Of course, putting in all the groundwork can be indicative of a trader who wants to take their trades but for others, it can be about seeing what happens or even that it is what they think they should be doing.

Intention to execute comes from self-belief and motivation.

Belief in your strategy and what you are doing to prepare and the motivation to take your trades, creates a very different starting point for your daily prep.

 

Hesitation Or Jumping The Gun – Both Are Issues

If you know you are doing all the work you should be but you look back at session and see trades you have missed and/or trades you jumped the gun on, then you know your mindset is not as it should be.

If you are hesitating and missing your setups, the chances are that you are struggling to believe in your strategy, are not using a trading plan or have a problem with uncertainty. You have a fear of being wrong and/or losing.
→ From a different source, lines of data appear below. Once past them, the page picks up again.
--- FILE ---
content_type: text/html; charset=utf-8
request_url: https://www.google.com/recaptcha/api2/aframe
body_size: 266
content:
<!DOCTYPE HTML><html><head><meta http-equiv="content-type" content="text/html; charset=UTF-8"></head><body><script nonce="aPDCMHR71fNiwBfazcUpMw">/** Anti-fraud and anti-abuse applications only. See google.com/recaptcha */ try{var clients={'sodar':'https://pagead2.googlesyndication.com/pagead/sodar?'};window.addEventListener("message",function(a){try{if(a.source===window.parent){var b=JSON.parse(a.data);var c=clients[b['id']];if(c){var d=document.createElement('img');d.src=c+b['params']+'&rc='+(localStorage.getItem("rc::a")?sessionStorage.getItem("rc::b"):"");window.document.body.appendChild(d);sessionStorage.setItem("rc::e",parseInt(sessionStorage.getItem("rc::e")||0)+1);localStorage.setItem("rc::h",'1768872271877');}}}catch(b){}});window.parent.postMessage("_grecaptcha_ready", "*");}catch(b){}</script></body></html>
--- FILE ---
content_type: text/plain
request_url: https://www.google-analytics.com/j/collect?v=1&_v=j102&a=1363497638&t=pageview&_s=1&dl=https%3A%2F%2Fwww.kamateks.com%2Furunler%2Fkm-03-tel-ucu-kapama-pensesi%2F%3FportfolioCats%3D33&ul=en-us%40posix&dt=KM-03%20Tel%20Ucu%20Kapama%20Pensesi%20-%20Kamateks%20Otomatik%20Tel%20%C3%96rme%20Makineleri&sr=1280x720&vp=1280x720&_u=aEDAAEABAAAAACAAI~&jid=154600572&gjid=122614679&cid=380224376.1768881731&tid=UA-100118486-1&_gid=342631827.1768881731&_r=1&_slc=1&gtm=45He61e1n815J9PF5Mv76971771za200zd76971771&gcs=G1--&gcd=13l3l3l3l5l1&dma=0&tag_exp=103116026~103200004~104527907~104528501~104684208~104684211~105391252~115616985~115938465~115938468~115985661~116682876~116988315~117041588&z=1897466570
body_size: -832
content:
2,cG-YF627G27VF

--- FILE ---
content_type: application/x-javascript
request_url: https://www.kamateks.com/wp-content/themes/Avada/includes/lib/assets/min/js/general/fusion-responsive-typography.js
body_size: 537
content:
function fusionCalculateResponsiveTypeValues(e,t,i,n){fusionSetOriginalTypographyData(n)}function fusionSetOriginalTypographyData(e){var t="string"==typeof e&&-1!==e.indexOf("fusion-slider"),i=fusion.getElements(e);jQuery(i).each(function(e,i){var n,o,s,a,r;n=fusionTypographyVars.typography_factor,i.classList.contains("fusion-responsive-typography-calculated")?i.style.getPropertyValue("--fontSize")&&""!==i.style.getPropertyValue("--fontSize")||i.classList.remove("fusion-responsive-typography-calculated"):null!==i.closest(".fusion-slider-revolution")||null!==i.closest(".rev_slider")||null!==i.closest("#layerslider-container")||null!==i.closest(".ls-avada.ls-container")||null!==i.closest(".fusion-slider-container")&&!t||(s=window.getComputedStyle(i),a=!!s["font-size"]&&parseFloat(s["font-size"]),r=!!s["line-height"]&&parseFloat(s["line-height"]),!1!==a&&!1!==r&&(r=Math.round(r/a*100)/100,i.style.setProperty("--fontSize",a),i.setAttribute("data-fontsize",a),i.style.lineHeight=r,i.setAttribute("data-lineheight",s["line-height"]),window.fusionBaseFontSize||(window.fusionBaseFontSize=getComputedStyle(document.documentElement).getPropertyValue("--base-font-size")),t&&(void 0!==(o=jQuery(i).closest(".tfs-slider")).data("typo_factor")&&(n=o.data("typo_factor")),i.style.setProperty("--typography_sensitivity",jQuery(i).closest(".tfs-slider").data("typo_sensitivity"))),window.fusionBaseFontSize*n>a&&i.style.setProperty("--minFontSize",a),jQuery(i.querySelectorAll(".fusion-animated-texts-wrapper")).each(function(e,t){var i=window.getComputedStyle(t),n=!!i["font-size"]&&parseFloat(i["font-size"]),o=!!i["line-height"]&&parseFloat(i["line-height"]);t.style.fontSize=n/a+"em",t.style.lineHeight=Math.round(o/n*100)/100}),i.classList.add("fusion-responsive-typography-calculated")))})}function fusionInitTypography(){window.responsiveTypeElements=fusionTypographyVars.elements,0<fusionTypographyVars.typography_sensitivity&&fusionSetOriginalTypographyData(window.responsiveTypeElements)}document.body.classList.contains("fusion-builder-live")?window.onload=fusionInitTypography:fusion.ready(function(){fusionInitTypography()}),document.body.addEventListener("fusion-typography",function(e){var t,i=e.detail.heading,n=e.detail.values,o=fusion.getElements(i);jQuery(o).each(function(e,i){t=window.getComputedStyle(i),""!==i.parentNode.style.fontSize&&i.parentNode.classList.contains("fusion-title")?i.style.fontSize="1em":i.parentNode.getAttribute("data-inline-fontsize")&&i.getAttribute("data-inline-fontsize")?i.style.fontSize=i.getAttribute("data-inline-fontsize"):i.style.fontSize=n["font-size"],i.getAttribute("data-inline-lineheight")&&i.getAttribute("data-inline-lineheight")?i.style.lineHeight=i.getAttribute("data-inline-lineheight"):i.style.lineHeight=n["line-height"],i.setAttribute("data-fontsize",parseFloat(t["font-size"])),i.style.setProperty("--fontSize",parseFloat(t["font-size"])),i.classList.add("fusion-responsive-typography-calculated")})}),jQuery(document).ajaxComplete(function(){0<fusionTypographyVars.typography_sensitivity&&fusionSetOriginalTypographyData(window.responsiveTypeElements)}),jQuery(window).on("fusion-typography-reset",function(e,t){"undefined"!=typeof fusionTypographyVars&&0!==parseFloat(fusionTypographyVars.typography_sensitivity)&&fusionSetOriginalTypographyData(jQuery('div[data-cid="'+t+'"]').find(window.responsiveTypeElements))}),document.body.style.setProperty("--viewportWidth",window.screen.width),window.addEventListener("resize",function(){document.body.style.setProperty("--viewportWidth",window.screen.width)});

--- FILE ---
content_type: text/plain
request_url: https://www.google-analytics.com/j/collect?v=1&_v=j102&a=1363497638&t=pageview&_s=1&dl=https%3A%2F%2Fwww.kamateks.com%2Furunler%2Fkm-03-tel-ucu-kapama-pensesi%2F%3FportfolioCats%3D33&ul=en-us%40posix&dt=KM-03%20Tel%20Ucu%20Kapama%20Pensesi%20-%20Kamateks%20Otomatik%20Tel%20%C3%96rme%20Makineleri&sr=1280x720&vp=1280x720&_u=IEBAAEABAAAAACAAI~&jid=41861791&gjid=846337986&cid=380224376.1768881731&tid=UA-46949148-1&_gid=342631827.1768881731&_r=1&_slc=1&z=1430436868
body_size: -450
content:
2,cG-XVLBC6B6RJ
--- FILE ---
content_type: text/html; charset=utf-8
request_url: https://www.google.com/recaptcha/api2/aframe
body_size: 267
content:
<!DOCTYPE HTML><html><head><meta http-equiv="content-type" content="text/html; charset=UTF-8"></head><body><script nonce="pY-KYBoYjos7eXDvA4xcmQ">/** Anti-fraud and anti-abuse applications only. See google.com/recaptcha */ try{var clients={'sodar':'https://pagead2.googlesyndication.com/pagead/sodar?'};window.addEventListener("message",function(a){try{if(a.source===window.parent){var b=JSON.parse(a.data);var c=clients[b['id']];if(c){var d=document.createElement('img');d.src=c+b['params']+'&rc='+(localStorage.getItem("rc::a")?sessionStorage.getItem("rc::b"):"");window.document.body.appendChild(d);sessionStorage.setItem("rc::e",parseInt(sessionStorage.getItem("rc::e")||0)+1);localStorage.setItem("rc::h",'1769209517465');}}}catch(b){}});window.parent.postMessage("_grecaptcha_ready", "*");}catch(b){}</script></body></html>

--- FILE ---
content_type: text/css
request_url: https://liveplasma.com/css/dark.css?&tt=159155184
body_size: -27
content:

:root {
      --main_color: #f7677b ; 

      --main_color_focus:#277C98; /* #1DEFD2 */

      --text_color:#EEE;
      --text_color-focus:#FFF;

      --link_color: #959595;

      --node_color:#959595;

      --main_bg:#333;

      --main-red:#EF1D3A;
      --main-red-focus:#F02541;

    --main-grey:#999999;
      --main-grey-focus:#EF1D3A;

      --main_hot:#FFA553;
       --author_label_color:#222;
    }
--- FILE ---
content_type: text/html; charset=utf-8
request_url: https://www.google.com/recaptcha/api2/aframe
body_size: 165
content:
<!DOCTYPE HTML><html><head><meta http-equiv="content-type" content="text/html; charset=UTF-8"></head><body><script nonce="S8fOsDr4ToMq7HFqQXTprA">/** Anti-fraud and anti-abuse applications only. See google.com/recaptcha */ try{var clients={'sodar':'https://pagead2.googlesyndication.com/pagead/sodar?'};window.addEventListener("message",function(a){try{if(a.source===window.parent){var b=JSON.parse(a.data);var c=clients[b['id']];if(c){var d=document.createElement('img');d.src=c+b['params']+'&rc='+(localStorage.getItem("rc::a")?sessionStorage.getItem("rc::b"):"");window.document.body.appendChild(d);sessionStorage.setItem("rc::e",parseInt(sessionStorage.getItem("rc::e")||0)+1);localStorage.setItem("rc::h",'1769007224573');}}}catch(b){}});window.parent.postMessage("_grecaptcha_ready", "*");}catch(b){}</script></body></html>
A good remedy for this is to reassess your strategy rules and do a thorough, manual, bar-by-bar back-test.

One thing we instruct all of our Inner Circle group of traders to do is back-test the trading system they are using.  We even provide strategy testing software you can use so you can crunch the numbers and see the trading edge you are using.

If you are taking trades too early in your execution, you probably have a fear of missing out.

You are good at seeing the setup develop, but are unable to wait for the appropriate moment to initiate the trade. This leaves a trader with positions where either the level of risk is higher than it would normally be or their stops are hit before the market gets to the point where the trade is no longer working.

A possible solution for this is to work out a maximum number of ticks that you are allowed to take the trade outside of your entry location.  Think of this as self-imposed slippage limits that keep you from entering outside a narrow band of price differential from the primary entry.

 

One Trade Is Just One Trade Out Of Many

Hesitating to take your setups and jumping the gun stem from a mindset that many traders struggle to adapt – the one trade mindset.

The one trade mindset is that every single trade matters and needs to be a winner. But the truth is, you don’t know what the true probability of a single trade is. Only with a reasonable number of the same type of setup can you begin to estimate the probability of the setup.

Winners and losers come in a random distribution.  Recently, a trader told me they were looking for another setup right after price had made an “out of the ordinary” price movement into large profits.  The reasoning was that he didn’t want to lose the momentum.

I explained that the only thing in trading that has momentum is the market.  Understanding random distribution will prevent you from thinking 1-2-3 winning trades equals a winning streak that has momentum.

The goal for the next trade you take is to execute your strategy correctly according to your trading plan, win or lose, and complete a sufficient number of trades for the edge to play out.

 

See The Opportunity.  Trade The Opportunity.

Market assessment takes into account more than just how the market is trading – it’s also about where trades might end up appearing.

If you’re only trying to identify where your setups might show up as opposed to identifying where you will take your trades, you might well find that you either execute incorrectly or not at all.

With our work with many traders using our trading systems, our experience is that most traders who have been about for even a short time, can identify what a good opportunity looks like – but the difference between most traders and successful traders is successful traders execute their ideas.